McArthur River in the Northern Territory, Australia
McArthur River in the Northern Territory, Australia — Photo: Carole Mackinney | CC0

McArthur River

Rivers of the Northern TerritoryGulf of Carpentaria
4 min read

Follow the McArthur River far enough and the question becomes whose river it is. To a German explorer in 1845 it was a feature to be named — Ludwig Leichhardt called it for the wealthy Macarthur family who had funded his expedition, men who never saw it. To the Yanyuwa, Garrwa, Mara and Gudanji peoples whose country it crosses, the river is something older and far harder to rename: the Dreamtime pathway of the Rainbow Serpent, the ancestral being who shaped the land and still keeps its law.
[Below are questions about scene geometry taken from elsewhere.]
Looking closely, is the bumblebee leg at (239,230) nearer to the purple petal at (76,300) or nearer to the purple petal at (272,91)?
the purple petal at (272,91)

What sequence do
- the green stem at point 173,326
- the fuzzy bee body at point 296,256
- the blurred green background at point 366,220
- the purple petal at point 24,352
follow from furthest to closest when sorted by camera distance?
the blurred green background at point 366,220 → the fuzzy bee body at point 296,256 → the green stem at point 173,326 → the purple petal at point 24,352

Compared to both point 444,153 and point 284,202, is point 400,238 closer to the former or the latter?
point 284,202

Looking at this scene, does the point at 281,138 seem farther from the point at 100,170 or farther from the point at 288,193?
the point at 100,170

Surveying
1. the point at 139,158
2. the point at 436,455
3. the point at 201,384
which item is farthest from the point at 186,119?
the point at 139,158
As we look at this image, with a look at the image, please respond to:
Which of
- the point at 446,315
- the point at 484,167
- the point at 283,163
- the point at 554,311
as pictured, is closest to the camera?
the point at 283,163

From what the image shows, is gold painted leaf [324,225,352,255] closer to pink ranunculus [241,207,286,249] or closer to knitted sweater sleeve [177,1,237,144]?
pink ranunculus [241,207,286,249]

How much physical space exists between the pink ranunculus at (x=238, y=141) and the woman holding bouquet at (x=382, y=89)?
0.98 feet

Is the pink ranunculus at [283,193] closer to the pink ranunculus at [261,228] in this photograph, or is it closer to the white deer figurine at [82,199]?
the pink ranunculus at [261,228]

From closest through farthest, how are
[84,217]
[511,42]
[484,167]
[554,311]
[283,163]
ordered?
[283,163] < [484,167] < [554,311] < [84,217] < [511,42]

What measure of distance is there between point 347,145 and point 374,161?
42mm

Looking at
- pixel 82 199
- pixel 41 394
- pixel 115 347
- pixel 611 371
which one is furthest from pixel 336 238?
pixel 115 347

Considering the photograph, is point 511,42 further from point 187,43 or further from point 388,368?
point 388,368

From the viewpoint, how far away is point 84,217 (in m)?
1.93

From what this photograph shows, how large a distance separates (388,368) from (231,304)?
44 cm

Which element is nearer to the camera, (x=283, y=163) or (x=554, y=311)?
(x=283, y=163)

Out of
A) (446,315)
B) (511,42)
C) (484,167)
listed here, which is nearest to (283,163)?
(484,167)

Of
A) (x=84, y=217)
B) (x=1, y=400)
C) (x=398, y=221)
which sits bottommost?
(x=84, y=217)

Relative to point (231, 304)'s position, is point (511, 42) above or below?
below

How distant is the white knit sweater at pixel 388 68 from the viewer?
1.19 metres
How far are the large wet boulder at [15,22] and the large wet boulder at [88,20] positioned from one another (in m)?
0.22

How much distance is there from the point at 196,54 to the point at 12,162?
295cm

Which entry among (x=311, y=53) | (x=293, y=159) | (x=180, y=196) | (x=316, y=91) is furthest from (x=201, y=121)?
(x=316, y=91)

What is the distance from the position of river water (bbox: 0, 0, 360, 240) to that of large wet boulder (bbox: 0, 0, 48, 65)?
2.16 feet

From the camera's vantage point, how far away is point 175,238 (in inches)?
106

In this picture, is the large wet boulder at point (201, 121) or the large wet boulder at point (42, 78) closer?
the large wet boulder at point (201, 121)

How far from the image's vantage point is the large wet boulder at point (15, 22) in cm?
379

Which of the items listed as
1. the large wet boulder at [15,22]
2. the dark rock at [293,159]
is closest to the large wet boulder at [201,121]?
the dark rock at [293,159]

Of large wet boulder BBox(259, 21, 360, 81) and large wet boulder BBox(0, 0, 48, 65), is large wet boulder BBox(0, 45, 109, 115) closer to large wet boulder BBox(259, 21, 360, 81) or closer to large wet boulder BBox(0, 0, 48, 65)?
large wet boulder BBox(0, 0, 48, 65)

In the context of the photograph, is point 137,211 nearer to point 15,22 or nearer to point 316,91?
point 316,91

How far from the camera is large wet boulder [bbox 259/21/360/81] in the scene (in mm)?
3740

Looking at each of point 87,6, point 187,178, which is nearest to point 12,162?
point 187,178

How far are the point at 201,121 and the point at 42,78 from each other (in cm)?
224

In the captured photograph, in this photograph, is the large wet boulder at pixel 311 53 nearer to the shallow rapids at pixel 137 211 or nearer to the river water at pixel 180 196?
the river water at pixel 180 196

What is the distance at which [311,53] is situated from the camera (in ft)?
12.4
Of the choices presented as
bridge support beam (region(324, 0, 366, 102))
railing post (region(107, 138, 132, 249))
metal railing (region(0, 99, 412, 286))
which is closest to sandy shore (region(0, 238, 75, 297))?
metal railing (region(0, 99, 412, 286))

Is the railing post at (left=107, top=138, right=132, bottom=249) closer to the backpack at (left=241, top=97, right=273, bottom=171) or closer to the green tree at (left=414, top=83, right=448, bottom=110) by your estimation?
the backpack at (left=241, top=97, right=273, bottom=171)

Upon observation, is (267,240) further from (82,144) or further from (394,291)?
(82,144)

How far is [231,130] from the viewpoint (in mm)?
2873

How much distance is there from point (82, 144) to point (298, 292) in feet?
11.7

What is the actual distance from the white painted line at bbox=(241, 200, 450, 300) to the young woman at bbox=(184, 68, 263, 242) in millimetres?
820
Both claims still run side by side along these banks, and where they meet — at a bend in the river, beside a great deposit of zinc — is where the modern story turns.

Off the Barkly, Down to the Gulf

The McArthur gathers itself on the northern edge of the Barkly Tableland and runs north and east toward the sea, draining a basin of just over 20,000 square kilometres. It is fed by creeks and rivers with names like Tooganginie, Kilgour and Clyde, and it pushes some 3.27 million megalitres of water seaward in an average year — most of it in the wet, when the headwaters that trickle in the dry become a roar. In its upper reaches the river has cut spectacular gorges through ancient sandstone. Lower down it slows, spreads and turns tidal, the freshwater giving way to a long saltwater estuary that reaches all the way inland to the town of Borroloola.

The Serpent's Road

For the peoples of this country, the entire river is sacred — not a backdrop to sacred sites but a living one. It is the road the Rainbow Serpent travelled, and there are places along it where the great snake is said to have risen from the ground. Not far off lie the Barramundi Dreaming and the Jabiru Dreaming, the country threaded with the deeds of ancestral creatures that are also the animals still living in it. To hold this knowledge is to hold law and responsibility together. The river is read, sung and cared for as kin, and that relationship long predates — and outlasts — any line a surveyor has drawn across it.

Bending the River

Beneath that sacred bend lies one of the largest zinc, lead and silver deposits on Earth. Underground mining began at the McArthur River Mine in 1995. To reach more of the ore, the operation proposed turning open-cut — which meant diverting the river itself, roughly five and a half kilometres of it, away from a place tied to an important Snake Dreaming. Traditional owners warned of damage that would be serious, lasting and impossible to undo. The courts agreed at first: in 2007 the Northern Territory Supreme Court found the approval invalid, and in 2008 the Federal Court ruled the expansion illegal.

What the Law Allowed

Then, in early 2009, the federal environment minister Peter Garrett — once a protest singer himself — formally approved the expansion, attaching conditions meant to protect the freshwater sawfish and the migratory birds that depend on the estuary. The diversion went ahead. The river now runs where the mine needed it to, and the deposit it once covered is an open pit. Estimates suggest the site will need monitoring for a thousand years after mining ends to manage the heavy metals it leaves behind. For the families whose Dreaming runs through that ground, no condition on a permit can put back what the diversion moved aside.

A Near-Pristine Mouth

Downstream of the controversy, the McArthur still arrives at the Gulf in remarkable health. Its estuary is rated near-pristine and forms part of the Port McArthur Tidal Wetlands, recognised internationally as an Important Bird Area. The river empties opposite the Sir Edward Pellew Group of Islands, the saltwater heart of Yanyuwa country, where mangroves give way to seagrass beds grazed by dugong and turtle. Here barramundi run and crocodiles wait, and the same water that was bent inland flows out, at last, to the sea the Yanyuwa call their spiritual home.

From the Air

The McArthur River reaches the Gulf of Carpentaria near 15.9°S, 136.67°E, at Port McArthur opposite the Sir Edward Pellew Islands. From altitude the river is an unmistakable navigation feature — a sinuous silver line widening into a mangrove-fringed estuary, with the raw open scar and tailings of the McArthur River Mine visible inland to the south-west. Nearest aerodromes are McArthur River Mine Airport (ICAO YMHU) and Borroloola (YBRL), roughly 60 km up the estuary. Fly it in the dry season (May–September) for clear air and firm light on the water; in the wet, the river floods its plain and the whole coastal lowland can vanish under sheet water and storm cloud.